■ Given problem ■
Please identify every line in the data below that contains the word "white" and copy each of those lines out, treating uppercase and lowercase as different.

■ Items stored from a collection ■
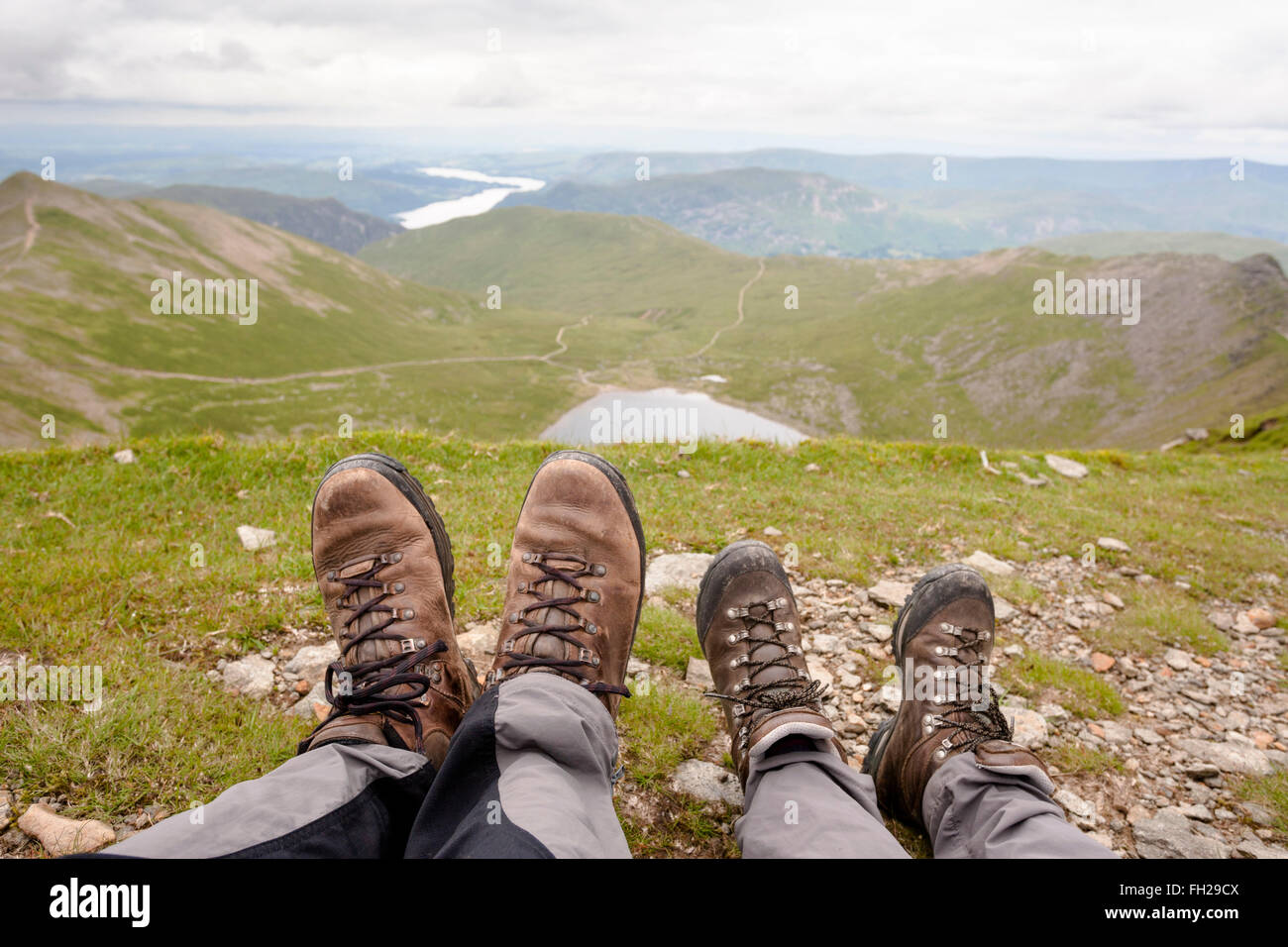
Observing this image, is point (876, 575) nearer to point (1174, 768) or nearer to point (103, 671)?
point (1174, 768)

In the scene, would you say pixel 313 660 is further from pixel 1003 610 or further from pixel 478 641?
pixel 1003 610

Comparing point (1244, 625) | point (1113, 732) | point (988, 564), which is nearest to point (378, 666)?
point (1113, 732)

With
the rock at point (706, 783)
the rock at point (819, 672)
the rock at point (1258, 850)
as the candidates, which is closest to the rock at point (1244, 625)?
the rock at point (1258, 850)

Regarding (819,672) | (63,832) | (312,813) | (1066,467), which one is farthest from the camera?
(1066,467)

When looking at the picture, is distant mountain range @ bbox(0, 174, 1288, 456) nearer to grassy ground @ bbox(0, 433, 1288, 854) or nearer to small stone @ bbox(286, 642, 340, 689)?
grassy ground @ bbox(0, 433, 1288, 854)
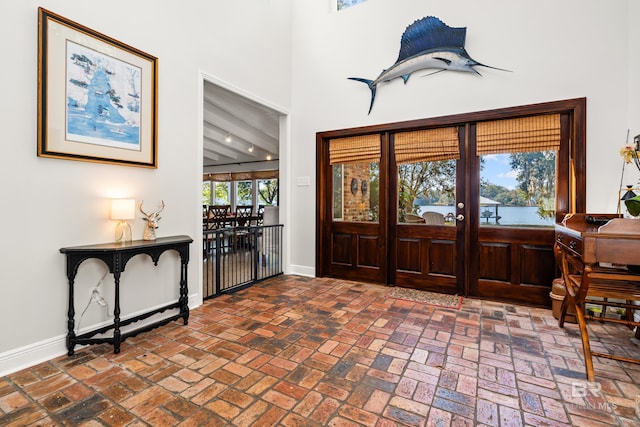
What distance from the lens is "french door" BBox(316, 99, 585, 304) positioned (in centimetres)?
306

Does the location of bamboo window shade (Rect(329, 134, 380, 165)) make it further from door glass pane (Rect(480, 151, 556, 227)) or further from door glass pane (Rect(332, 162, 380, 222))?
door glass pane (Rect(480, 151, 556, 227))

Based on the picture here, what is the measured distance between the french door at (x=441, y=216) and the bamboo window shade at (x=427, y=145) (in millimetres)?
13

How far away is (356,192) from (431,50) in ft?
6.42

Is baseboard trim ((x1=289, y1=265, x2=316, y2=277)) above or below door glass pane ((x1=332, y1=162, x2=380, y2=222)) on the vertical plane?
below

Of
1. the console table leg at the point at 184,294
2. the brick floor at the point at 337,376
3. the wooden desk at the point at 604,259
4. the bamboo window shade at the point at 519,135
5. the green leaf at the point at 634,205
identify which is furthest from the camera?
the bamboo window shade at the point at 519,135

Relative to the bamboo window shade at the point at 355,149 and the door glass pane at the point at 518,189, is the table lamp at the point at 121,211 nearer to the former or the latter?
the bamboo window shade at the point at 355,149

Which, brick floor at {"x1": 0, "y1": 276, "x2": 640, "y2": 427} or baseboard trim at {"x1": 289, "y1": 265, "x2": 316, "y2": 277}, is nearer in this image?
brick floor at {"x1": 0, "y1": 276, "x2": 640, "y2": 427}

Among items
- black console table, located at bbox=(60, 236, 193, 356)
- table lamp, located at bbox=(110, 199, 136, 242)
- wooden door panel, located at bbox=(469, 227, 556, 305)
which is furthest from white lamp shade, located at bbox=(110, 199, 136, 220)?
wooden door panel, located at bbox=(469, 227, 556, 305)

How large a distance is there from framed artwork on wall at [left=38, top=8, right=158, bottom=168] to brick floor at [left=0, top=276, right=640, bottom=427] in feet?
5.06

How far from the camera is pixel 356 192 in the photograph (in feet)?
13.7

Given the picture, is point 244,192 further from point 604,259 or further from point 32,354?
point 604,259

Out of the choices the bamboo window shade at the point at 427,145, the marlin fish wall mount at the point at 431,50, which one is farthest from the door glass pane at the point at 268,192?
the marlin fish wall mount at the point at 431,50

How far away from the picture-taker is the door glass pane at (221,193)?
10625 mm

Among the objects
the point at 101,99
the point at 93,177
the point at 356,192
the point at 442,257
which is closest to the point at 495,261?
the point at 442,257
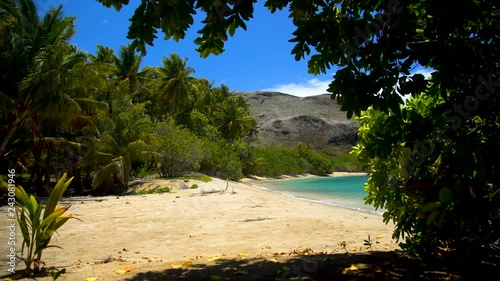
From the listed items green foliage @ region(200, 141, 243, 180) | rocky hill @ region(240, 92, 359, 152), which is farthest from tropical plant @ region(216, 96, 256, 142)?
rocky hill @ region(240, 92, 359, 152)

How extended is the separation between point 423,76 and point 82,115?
15696mm

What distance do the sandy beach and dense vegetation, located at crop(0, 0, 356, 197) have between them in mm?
2886

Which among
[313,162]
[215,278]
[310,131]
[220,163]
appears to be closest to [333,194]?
[220,163]

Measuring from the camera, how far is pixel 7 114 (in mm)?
13641

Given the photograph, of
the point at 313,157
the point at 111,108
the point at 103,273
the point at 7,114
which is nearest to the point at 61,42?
the point at 7,114

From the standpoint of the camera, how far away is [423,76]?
2074mm

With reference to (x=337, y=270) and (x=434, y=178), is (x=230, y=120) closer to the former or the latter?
(x=337, y=270)

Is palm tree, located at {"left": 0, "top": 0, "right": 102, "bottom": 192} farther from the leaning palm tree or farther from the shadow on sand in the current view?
the shadow on sand

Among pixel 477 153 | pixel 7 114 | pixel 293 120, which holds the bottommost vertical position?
pixel 477 153

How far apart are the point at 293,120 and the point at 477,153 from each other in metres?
110

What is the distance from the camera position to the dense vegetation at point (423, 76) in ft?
6.33

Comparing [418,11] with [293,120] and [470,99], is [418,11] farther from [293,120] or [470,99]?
[293,120]

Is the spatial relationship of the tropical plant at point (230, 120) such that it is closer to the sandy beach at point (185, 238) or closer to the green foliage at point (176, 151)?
the green foliage at point (176, 151)

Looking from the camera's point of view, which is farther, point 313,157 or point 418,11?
point 313,157
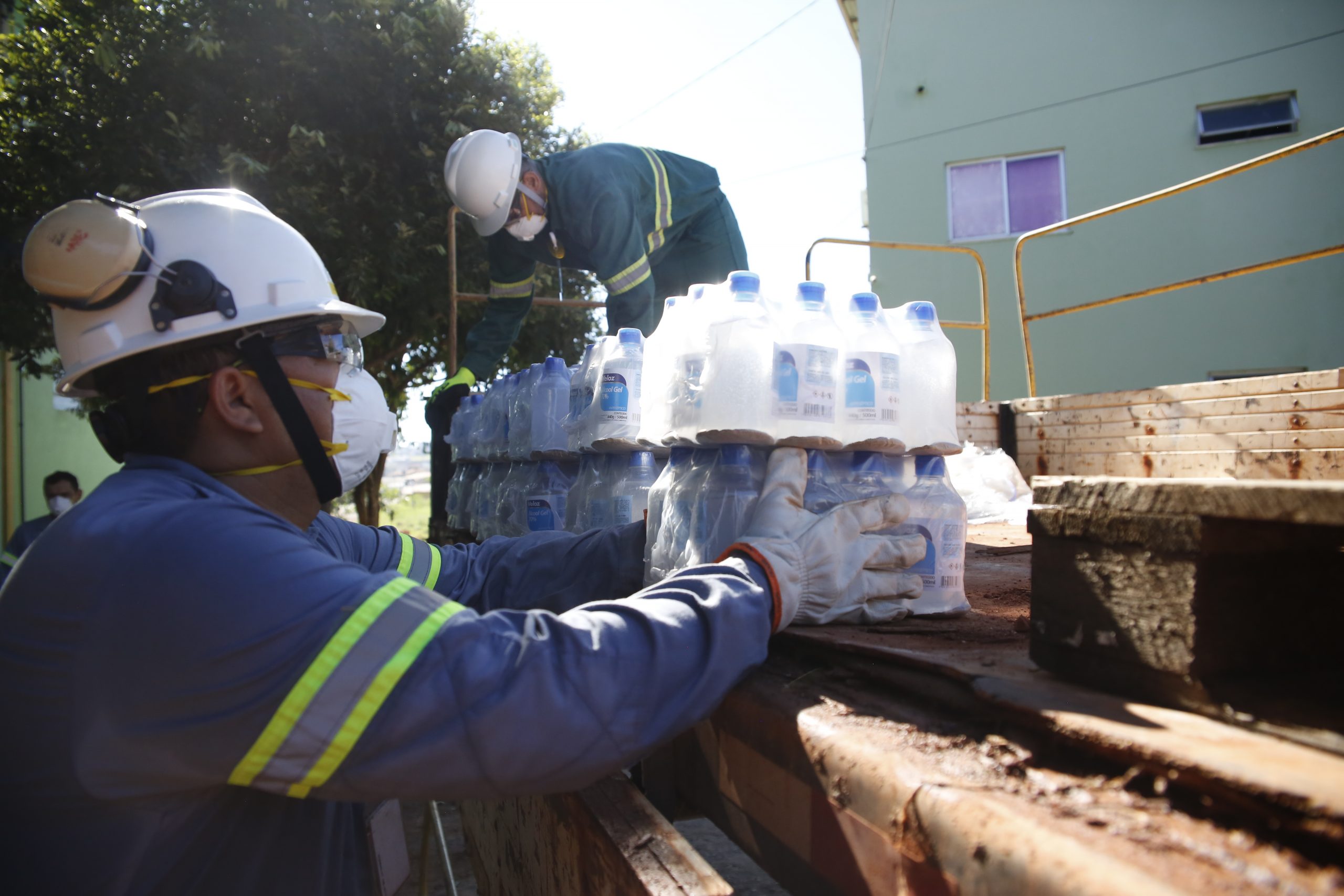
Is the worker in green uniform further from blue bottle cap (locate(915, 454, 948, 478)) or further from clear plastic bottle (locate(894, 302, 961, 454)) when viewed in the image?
blue bottle cap (locate(915, 454, 948, 478))

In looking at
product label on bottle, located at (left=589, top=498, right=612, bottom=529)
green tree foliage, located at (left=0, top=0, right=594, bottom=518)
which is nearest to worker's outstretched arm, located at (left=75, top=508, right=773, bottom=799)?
product label on bottle, located at (left=589, top=498, right=612, bottom=529)

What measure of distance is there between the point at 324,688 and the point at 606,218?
360cm

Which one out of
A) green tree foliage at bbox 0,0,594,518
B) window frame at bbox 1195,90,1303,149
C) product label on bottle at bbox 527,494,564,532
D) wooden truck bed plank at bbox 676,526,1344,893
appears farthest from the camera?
window frame at bbox 1195,90,1303,149

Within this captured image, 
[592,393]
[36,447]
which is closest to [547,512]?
[592,393]

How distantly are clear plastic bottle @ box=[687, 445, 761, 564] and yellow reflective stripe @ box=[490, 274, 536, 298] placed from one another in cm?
384

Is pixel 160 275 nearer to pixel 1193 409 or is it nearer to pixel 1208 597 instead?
pixel 1208 597

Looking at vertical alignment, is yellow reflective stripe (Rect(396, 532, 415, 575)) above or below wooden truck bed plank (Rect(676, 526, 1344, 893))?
above

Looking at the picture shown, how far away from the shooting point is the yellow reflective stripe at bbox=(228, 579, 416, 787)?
1.31 m

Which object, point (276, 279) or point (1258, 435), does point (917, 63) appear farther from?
point (276, 279)

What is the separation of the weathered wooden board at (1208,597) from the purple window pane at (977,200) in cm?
1280

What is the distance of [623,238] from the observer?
448cm

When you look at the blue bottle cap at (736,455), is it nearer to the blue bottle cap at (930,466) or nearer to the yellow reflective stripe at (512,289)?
the blue bottle cap at (930,466)

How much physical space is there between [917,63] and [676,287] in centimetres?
996

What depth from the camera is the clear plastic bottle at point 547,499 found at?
3939 millimetres
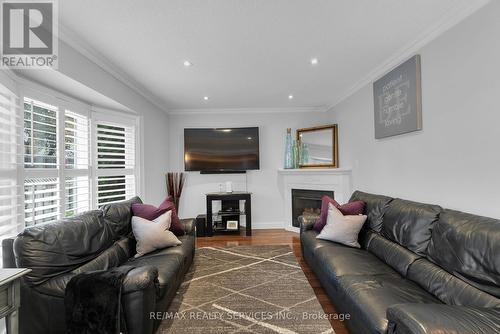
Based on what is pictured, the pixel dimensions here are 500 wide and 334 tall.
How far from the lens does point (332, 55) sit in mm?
2650

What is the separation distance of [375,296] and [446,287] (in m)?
0.50

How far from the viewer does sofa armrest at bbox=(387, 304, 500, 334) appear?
3.46ft

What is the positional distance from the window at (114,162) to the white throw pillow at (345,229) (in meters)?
2.97

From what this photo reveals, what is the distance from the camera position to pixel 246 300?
2293 millimetres

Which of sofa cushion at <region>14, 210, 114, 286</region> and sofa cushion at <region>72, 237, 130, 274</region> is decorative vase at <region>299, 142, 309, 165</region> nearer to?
sofa cushion at <region>72, 237, 130, 274</region>

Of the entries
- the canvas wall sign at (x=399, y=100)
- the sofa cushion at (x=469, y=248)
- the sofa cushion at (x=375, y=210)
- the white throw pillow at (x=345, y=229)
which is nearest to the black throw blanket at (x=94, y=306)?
the white throw pillow at (x=345, y=229)

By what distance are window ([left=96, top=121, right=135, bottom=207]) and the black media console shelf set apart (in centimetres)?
147

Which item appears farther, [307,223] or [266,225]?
[266,225]

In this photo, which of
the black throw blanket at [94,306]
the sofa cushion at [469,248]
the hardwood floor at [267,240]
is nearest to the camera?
the sofa cushion at [469,248]

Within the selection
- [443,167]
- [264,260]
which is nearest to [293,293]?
[264,260]

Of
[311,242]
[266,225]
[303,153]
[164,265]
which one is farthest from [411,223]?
[266,225]

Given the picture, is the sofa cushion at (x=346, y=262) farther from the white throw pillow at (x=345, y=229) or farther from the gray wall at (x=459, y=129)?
the gray wall at (x=459, y=129)

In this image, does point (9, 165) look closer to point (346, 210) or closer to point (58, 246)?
point (58, 246)

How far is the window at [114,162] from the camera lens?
3.23 meters
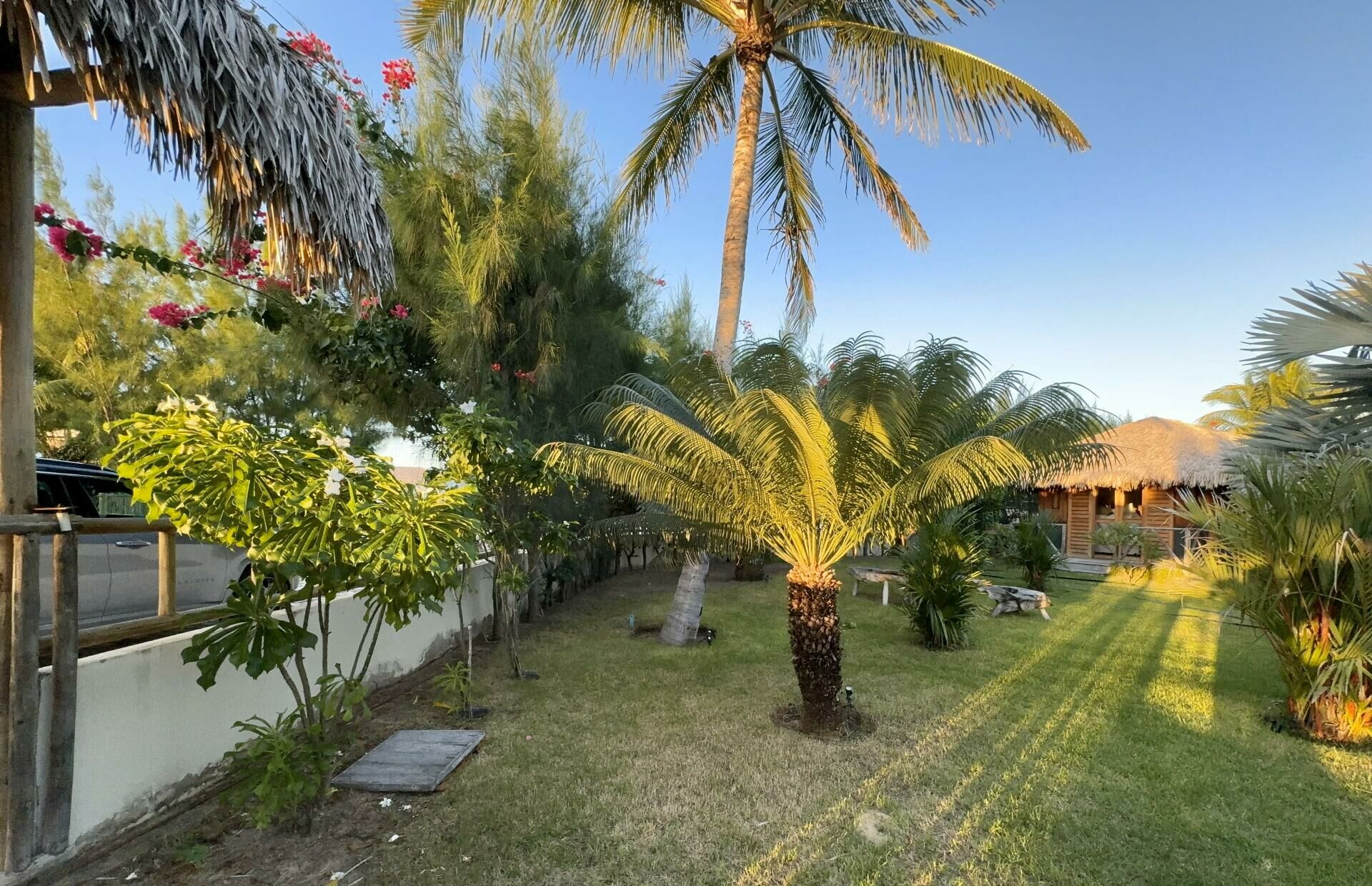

■ Reply ■
which is furthest from white lamp shade, located at bbox=(110, 199, 136, 220)?
What is the positional distance from the window at (114,162) to the white throw pillow at (345,229) (in meters)?
- the white throw pillow at (x=345, y=229)
the white throw pillow at (x=345, y=229)
Given the picture, is the sofa cushion at (x=346, y=262) farther from the white throw pillow at (x=345, y=229) or farther from the gray wall at (x=459, y=129)?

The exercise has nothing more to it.